-- Exercise description --
Reproduce the material below verbatim, starting with its first line and continuing through the line containing "Answer: the white", inclusive, and output nothing beyond those lines.

=== Material ===

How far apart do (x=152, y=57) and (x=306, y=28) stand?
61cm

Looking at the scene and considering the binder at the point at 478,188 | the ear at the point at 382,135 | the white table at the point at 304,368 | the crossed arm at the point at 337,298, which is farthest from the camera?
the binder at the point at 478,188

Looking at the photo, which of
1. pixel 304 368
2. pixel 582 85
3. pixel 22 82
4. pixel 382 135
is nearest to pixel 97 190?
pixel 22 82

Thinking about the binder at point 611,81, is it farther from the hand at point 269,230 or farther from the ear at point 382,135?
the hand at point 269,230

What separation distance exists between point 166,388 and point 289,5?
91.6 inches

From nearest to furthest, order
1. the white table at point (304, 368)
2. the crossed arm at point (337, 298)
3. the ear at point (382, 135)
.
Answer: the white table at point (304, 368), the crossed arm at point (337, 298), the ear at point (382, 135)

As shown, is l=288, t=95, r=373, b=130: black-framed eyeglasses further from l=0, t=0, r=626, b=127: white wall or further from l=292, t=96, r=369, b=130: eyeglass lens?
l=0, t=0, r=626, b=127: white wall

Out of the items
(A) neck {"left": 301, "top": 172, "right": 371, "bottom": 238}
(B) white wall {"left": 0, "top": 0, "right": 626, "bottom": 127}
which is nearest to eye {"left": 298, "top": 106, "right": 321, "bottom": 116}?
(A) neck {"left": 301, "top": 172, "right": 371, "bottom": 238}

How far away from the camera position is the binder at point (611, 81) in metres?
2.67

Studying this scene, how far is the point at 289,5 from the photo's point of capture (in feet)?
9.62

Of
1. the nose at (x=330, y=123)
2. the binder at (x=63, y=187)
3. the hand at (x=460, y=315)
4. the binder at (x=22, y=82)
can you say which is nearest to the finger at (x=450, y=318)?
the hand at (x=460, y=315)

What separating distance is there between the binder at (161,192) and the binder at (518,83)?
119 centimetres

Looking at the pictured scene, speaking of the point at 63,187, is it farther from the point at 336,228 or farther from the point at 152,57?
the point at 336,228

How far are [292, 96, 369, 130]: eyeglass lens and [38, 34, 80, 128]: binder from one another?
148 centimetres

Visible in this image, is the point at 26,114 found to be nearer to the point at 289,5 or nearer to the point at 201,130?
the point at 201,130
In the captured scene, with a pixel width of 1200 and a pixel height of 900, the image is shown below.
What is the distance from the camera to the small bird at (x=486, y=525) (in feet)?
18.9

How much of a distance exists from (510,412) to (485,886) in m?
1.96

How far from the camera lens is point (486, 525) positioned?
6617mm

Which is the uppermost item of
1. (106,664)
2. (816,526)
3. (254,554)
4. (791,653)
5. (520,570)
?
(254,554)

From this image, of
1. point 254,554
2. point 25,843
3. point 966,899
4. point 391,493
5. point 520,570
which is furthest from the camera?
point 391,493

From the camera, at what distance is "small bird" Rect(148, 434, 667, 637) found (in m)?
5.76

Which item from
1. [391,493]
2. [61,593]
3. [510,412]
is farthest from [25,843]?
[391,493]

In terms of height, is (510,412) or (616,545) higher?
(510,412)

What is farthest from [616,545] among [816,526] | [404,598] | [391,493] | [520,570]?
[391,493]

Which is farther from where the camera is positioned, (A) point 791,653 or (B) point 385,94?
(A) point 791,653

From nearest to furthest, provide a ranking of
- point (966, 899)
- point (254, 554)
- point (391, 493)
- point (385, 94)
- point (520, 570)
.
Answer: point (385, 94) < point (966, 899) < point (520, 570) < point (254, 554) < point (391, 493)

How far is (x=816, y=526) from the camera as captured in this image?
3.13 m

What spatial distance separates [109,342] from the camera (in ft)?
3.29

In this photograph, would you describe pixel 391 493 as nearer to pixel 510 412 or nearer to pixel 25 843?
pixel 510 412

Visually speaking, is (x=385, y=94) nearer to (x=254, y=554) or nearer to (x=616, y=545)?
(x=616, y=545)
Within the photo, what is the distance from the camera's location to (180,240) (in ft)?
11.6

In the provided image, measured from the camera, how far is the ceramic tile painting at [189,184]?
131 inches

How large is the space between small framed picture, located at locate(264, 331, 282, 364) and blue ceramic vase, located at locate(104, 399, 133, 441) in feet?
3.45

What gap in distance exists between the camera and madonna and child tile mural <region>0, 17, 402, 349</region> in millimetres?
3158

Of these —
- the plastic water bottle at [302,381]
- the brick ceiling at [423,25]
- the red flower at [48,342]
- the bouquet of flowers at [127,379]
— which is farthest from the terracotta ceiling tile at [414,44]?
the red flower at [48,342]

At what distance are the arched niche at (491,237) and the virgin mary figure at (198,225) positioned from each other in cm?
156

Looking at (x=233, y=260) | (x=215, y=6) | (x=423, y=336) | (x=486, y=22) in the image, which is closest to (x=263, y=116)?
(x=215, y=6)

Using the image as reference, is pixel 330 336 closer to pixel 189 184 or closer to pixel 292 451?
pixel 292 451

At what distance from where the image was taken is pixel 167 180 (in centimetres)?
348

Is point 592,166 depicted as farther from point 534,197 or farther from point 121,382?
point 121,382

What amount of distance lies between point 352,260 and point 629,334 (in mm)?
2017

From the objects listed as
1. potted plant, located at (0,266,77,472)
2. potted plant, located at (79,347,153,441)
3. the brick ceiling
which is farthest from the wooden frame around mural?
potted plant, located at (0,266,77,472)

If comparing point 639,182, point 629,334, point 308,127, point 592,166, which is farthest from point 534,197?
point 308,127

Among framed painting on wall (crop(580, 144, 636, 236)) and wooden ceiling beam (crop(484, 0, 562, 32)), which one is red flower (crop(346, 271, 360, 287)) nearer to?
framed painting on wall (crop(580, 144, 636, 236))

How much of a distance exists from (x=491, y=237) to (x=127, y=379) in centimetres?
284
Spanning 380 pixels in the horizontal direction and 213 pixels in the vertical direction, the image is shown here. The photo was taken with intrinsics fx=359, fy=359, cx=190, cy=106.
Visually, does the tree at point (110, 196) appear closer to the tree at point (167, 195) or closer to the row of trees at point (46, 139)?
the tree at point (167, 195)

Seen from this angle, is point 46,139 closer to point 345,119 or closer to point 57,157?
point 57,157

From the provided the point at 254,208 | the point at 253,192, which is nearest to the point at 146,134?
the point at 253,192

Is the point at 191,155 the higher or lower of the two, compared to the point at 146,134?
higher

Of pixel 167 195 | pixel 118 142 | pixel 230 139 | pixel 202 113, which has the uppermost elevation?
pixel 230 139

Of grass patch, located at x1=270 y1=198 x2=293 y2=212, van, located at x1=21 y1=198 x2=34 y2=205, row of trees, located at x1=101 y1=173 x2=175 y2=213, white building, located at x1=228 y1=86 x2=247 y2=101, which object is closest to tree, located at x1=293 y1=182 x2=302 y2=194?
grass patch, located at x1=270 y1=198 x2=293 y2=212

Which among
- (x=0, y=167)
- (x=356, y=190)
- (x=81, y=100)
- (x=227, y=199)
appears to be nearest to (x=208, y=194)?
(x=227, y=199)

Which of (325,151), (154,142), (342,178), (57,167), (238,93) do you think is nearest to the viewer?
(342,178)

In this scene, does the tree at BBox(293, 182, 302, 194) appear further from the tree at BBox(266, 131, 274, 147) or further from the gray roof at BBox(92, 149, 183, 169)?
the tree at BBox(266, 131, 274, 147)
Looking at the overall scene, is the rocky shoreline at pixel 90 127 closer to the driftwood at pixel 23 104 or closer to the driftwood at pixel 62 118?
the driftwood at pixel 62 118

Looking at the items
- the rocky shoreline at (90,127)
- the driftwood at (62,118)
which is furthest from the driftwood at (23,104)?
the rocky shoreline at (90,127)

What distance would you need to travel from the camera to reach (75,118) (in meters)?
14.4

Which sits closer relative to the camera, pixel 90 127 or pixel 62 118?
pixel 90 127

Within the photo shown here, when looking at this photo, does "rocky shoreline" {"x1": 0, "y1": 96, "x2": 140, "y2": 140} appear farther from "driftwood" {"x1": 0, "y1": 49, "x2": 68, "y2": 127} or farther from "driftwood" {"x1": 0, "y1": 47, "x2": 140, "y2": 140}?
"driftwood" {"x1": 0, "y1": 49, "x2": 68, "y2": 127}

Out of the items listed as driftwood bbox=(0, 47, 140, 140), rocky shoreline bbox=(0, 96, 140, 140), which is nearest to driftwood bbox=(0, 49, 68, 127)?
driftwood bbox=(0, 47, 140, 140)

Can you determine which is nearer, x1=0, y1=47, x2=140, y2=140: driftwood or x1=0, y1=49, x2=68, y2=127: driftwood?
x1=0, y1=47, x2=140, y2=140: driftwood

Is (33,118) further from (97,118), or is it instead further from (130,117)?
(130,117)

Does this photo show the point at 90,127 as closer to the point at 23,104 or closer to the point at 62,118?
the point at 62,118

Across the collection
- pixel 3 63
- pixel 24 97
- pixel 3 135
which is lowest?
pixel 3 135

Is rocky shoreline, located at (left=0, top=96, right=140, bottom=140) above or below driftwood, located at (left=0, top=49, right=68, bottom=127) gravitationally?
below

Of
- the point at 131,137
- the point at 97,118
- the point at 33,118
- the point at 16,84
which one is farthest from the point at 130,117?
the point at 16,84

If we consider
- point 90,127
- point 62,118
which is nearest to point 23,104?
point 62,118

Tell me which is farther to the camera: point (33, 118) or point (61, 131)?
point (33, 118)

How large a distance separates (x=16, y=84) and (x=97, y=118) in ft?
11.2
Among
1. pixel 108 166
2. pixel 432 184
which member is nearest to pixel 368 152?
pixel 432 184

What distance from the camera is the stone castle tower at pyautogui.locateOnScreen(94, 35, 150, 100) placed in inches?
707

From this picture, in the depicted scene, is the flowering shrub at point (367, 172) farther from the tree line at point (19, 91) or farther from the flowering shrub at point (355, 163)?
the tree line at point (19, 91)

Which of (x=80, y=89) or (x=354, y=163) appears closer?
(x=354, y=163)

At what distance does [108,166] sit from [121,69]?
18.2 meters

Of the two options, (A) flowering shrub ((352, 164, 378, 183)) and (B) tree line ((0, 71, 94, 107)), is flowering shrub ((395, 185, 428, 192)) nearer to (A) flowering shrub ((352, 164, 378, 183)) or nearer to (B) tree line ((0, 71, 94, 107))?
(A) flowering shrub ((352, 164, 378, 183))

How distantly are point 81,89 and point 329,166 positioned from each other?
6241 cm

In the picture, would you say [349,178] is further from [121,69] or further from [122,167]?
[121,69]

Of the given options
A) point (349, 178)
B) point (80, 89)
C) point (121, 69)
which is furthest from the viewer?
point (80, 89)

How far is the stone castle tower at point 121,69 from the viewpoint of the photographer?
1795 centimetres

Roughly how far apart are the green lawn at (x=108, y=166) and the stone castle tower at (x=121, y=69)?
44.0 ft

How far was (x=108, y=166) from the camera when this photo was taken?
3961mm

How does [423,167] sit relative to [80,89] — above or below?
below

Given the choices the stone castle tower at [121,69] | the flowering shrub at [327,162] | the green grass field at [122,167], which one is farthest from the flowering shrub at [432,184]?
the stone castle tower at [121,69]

===

-- Answer to this exercise --
How far apart do (x=152, y=57) and (x=306, y=28) stand?
61cm

Looking at the scene and considering the binder at the point at 478,188 | the ear at the point at 382,135 | the white table at the point at 304,368 | the crossed arm at the point at 337,298, which is farthest from the camera?
the binder at the point at 478,188

Looking at the photo, which of
1. pixel 304 368
2. pixel 582 85
3. pixel 22 82
4. pixel 382 135
is nearest to pixel 97 190?
pixel 22 82

Thinking about the binder at point 611,81, is it farther from the hand at point 269,230 or farther from the ear at point 382,135?
the hand at point 269,230

What separation distance exists between point 166,388 and point 289,5?
91.6 inches

From nearest to furthest, order
1. the white table at point (304, 368)
2. the crossed arm at point (337, 298)
3. the ear at point (382, 135)
.
Answer: the white table at point (304, 368), the crossed arm at point (337, 298), the ear at point (382, 135)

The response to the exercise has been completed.